[Material supplied]
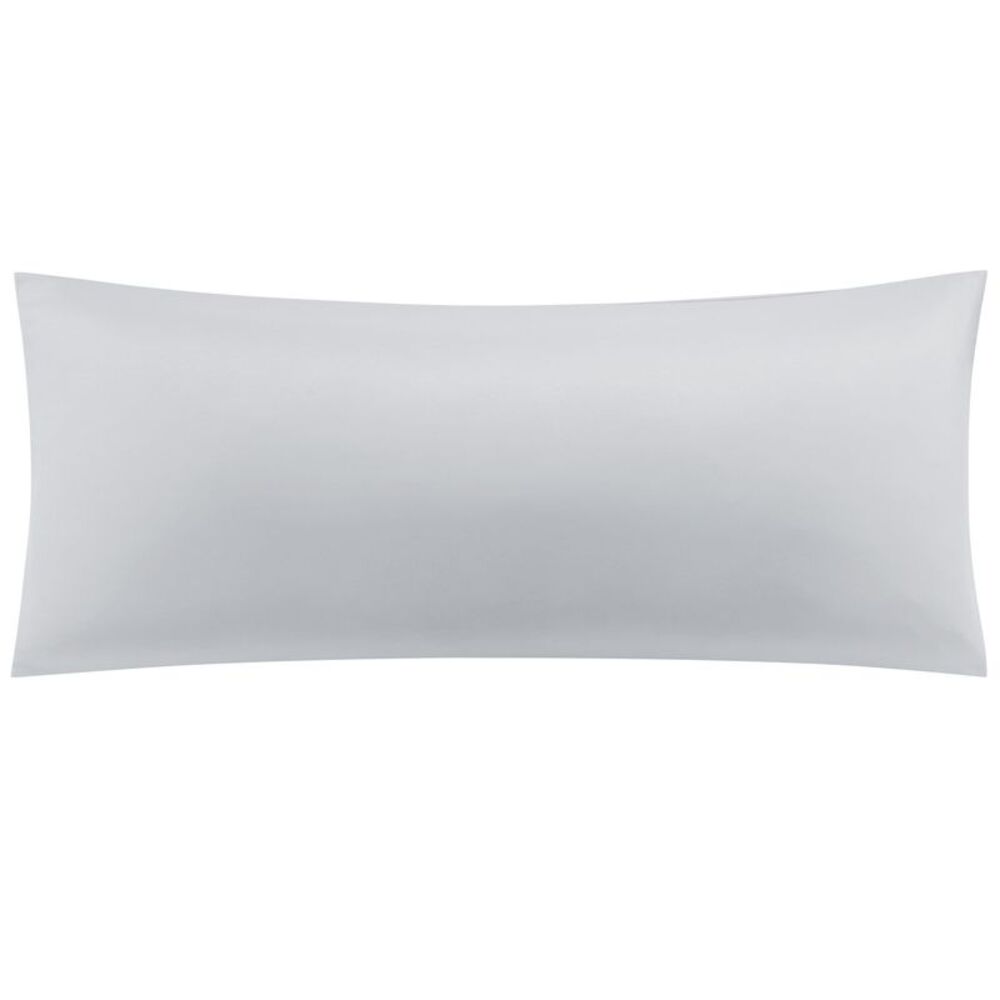 Bamboo Body Pillowcases 1Pc 20"x54" Light Gray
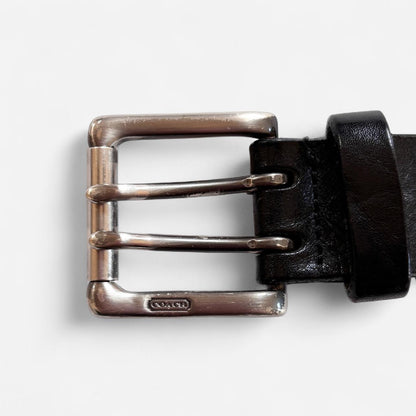 Vintage Coach Leather Belt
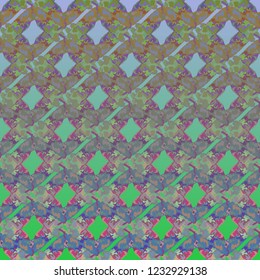 Magical abstract background multicolor geometric simmetric chaos.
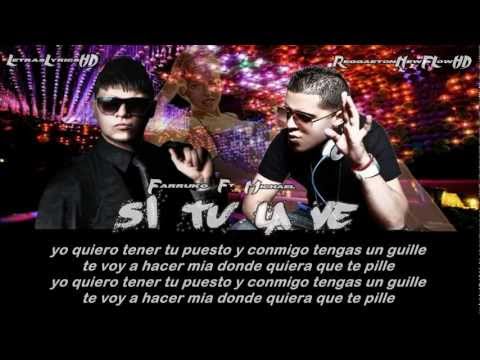 Si tu la ves [Con Letra] - Farruko Ft. Michael "El Nuevo Prospecto" (Original) Reggaeton 2012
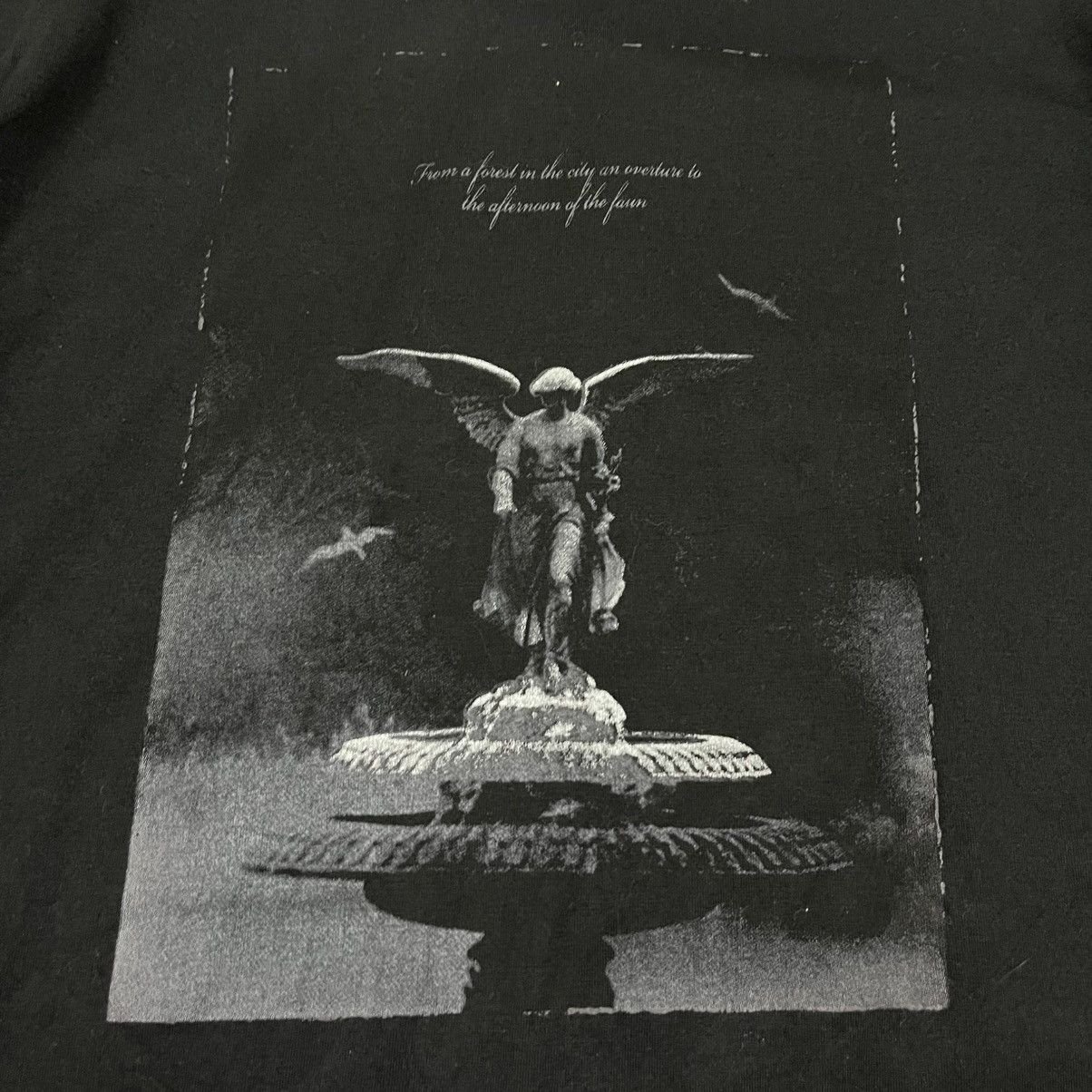 Beauty Beast × If Six Was Nine × Japanese Brand Nationality+name grosbec angel inside frame black Size US M / EU 48-50 / 2 - 3 Thumbnail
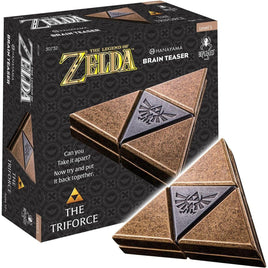 Hanayama Brain Teaser - The Triforce (Legend of Zelda)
[/Material supplied]
Problem requirements ▸ Retype the records above exactly, pictures omitted.

Response to the task ▸
 Bamboo Body Pillowcases 1Pc 20"x54" Light Gray
 Vintage Coach Leather Belt
 Magical abstract background multicolor geometric simmetric chaos.
 Si tu la ves [Con Letra] - Farruko Ft. Michael "El Nuevo Prospecto" (Original) Reggaeton 2012
 Beauty Beast × If Six Was Nine × Japanese Brand Nationality+name grosbec angel inside frame black Size US M / EU 48-50 / 2 - 3 Thumbnail
 Hanayama Brain Teaser - The Triforce (Legend of Zelda)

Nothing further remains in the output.